### [Work to be completed]
Arrange the items from the line containing "As shown here, is" through the end of the items as a Markdown table with the columns Row and Text, giving each line its own numbered row and omitting blank lines.

### [Data shown]
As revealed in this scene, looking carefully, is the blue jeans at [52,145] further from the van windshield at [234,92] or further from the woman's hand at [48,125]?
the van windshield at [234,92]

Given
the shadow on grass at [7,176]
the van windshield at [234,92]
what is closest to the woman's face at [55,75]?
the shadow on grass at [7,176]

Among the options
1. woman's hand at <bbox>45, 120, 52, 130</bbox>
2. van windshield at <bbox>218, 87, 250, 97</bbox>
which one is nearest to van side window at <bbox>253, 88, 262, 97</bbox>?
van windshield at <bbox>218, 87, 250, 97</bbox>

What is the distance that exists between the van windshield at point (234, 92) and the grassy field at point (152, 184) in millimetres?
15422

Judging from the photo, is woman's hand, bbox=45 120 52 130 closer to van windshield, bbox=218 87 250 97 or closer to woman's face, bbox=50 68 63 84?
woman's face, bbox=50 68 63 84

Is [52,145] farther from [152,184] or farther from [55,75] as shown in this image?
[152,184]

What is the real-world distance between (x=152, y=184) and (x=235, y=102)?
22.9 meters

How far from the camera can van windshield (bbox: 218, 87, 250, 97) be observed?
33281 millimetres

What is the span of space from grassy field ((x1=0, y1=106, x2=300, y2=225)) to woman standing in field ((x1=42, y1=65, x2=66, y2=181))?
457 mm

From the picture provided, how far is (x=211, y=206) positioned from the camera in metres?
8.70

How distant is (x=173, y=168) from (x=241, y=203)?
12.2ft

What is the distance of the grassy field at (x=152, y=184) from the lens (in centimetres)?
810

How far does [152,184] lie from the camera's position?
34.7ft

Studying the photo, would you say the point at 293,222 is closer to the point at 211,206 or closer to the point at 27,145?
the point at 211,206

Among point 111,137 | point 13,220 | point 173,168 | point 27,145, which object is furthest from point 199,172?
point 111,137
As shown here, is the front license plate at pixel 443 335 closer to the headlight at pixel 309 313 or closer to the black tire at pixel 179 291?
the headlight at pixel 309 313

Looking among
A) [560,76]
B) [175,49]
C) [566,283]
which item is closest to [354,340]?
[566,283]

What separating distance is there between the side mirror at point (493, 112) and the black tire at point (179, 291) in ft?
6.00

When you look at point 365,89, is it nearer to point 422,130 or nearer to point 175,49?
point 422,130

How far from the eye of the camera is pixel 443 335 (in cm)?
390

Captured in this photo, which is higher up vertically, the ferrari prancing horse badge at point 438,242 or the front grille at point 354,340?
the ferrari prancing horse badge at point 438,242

### [Finished exercise]
| Row | Text |
|---|---|
| 1 | As shown here, is the front license plate at pixel 443 335 closer to the headlight at pixel 309 313 or closer to the black tire at pixel 179 291? |
| 2 | the headlight at pixel 309 313 |
| 3 | Looking among |
| 4 | A) [560,76] |
| 5 | B) [175,49] |
| 6 | C) [566,283] |
| 7 | which item is closest to [354,340]? |
| 8 | [566,283] |
| 9 | What separating distance is there between the side mirror at point (493, 112) and the black tire at point (179, 291) in ft? |
| 10 | 6.00 |
| 11 | When you look at point 365,89, is it nearer to point 422,130 or nearer to point 175,49? |
| 12 | point 422,130 |
| 13 | How far from the eye of the camera is pixel 443 335 (in cm)? |
| 14 | 390 |
| 15 | Captured in this photo, which is higher up vertically, the ferrari prancing horse badge at point 438,242 or the front grille at point 354,340? |
| 16 | the ferrari prancing horse badge at point 438,242 |